BEGIN EXERCISE TEXT
We now consider an algorithm closely related to Gaussian elimination, and used in the Basic-level programs POISS and ELAST. A Choleski decomposition of a positive definite matrix K consists of a lower triangular matrix L (with 1's down the diagonal) and an upper triangular matrix U , such that K=LU . If K is symmetric, we modify this to finding a lower triangular matrix L such that K=LL^T . (Now we no longer have 1's down the diagonal of K ) Then our equation to be solved becomes L(L^Tu) = f . Once the decomposition has been performed, we solve the equation Ly=f by forward substitution, to find an intermediate vector y ; this becomes the right-hand-side in the final stage, which is to solve L^Tu=y by back-substitution. This final stage is identical to the back-substitution stage of Gaussian elimination.

The entries in L must be found systematically. The first one which can be found is l_{1,1} , since it will be seen by forming the matrix LL^T and comparing it with K , that k_{1,1} = {l_{1,1}}^2 . Once l_{1,1} is known, we could calculate all the entries below this in the first column. However, we will work in a row-based manner, and find l_{2,1} , use this to find l_{2,2} , before moving on to the 3rd row to find l_{3,1},l_{3,2},l_{3,3} --- then move on to the 4th row, and so on. This row-based approach matches the row-based skyline storage algorithm described earlier.

This Choleski decomposition algorithm is used in the Basic-level programs POISS and ELAST, and can be found in subroutine chodec. The pseudo-code for this decomposition, applied to the matrix G, is as follows:

c                       T
c...decompose G into L.L
      i = 1
      aii = G(1,1)
      clii = sqrt(aii)
END EXERCISE TEXT
▸ **REQUIREMENT A**:
Quote from the Choleski decomposition passage everything from "This Choleski decomposition" down to "aii = G(1,1)".
▸ **REQUIREMENT B**:
Answer these questions from the Choleski decomposition passage:
(i) By what method is the equation Ly=f solved to find the intermediate vector y?
(ii) Which entry of L is the first one that can be found?
(iii) In which subroutine can the decomposition algorithm be found?
BEGIN STORED DATA
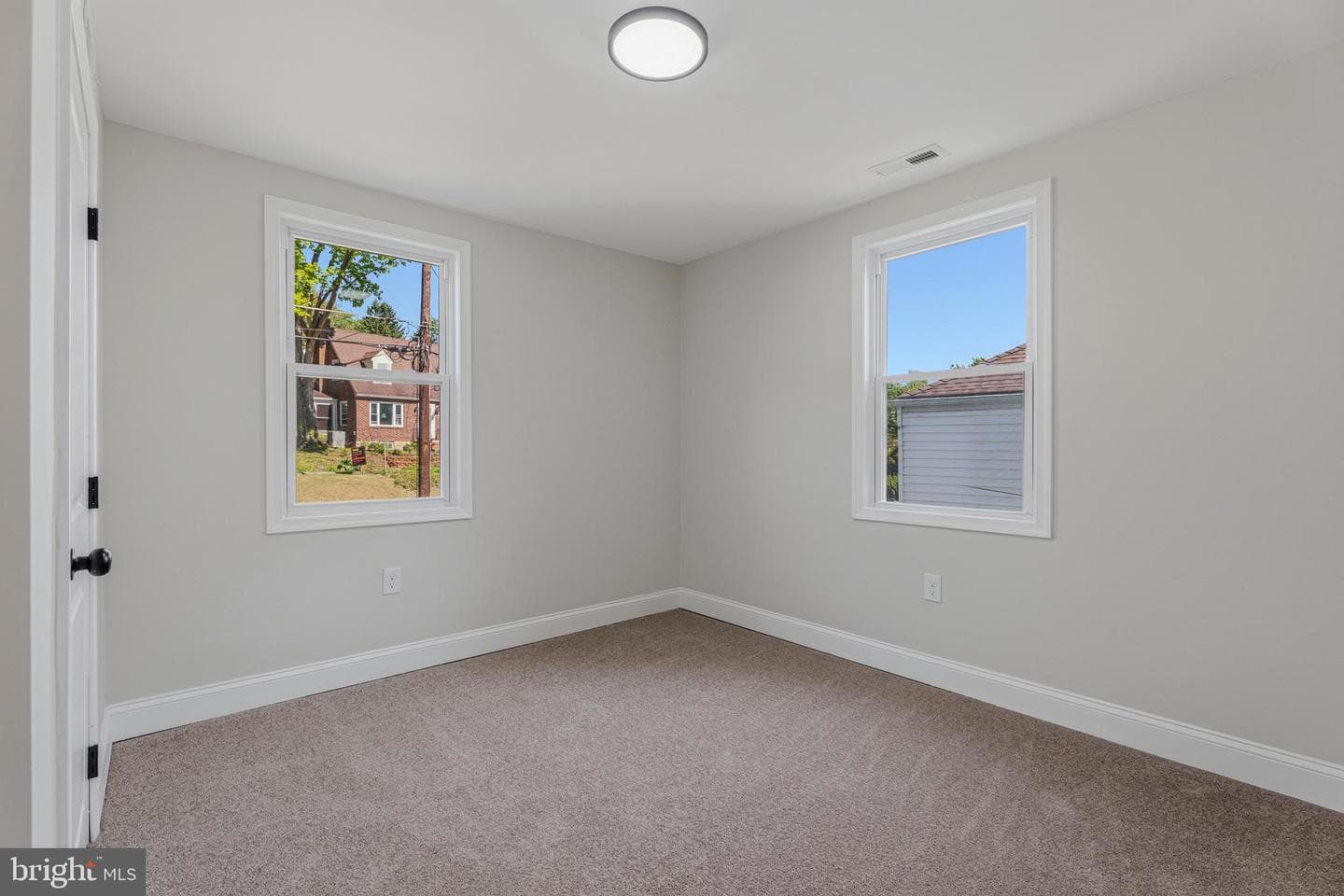 6681 Loch Hill Road photo 24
END STORED DATA
▸ **TASK ANSWER A**:
This Choleski decomposition algorithm is used in the Basic-level programs POISS and ELAST, and can be found in subroutine chodec. The pseudo-code for this decomposition, applied to the matrix G, is as follows:

c                       T
c...decompose G into L.L
      i = 1
      aii = G(1,1)

▸ **TASK ANSWER B**:
(i) By forward substitution.
(ii) l_{1,1}
(iii) chodec